The Upper Shannon Falls trail is featured in the May edition of Whistler's Ultimate Hiking Magazine. Though a continuously steep trail, you gain 450 metres in 3.5k, it is so sheltered in deep forest as to remain possible to hike even in January. Shannon Falls (the lower falls) are spectacular and just a short walk from the parking lot/trailhead of Shannon Falls Provincial Park. The very famous and popular Stawamus Chief trail leads to that massive mountain of rock that towers over Squamish and is a rock climbing paradise as well as a beautiful hiking destination.
Another 45 minutes down the highway from Squamish towards Vancouver leads you to an amazing year-round hiking trail through an amazingly huge coastal forest to some breathtaking views of Vancouver.
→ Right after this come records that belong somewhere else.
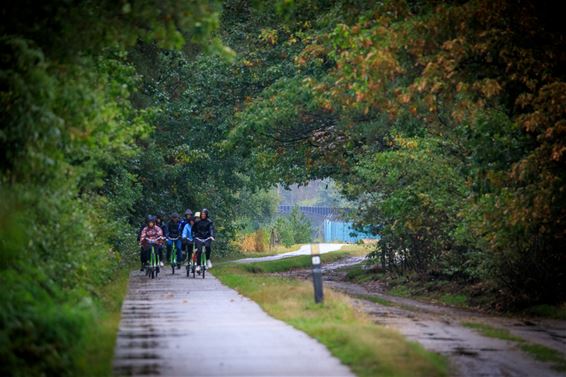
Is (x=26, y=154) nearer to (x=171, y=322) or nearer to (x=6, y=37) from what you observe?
(x=6, y=37)

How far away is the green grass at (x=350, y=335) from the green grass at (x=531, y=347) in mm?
2148

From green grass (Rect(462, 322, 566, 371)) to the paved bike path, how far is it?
145 inches

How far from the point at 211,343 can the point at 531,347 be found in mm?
5528

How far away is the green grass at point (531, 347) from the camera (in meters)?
16.8

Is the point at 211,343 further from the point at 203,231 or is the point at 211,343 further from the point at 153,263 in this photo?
the point at 153,263

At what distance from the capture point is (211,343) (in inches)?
603

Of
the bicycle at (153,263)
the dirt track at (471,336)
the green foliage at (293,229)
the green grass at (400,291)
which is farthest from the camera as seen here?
the green foliage at (293,229)

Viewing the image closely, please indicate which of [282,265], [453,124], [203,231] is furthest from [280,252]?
[453,124]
This is the magnificent Lighthouse Park. Featured on the cover of Vancouver's Ultimate Hiking Magazine in May 2012, this gorgeous park is a convenient and easy pit stop on the way to or from Vancouver and Whistler. Take a look at the Best Sights Between Vancouver and Whistler for more great sights not to miss on the beautiful Sea to Sky Highway between Whistler and Vancouver.
For something out-of-the-ordinary to do in January, taking a beautiful two hour drive north of Whistler to Skookumchuck Hot Springs is an amazing adventure. These rustic hot springs are located on the beautifully crashing Lillooet River at the far end of the beautiful Lillooet Lake. It is easily manageable to do as a wonderful day trip from Whistler, or if you have a tent or camper as an overnight trip at the nice, adjoining campsite. Take a look at the April edition of Whistler's Ultimate Hiking Magazine for an article on the history of Skookumchuck Hot Springs that will surely entice to out for a visit.. even in January.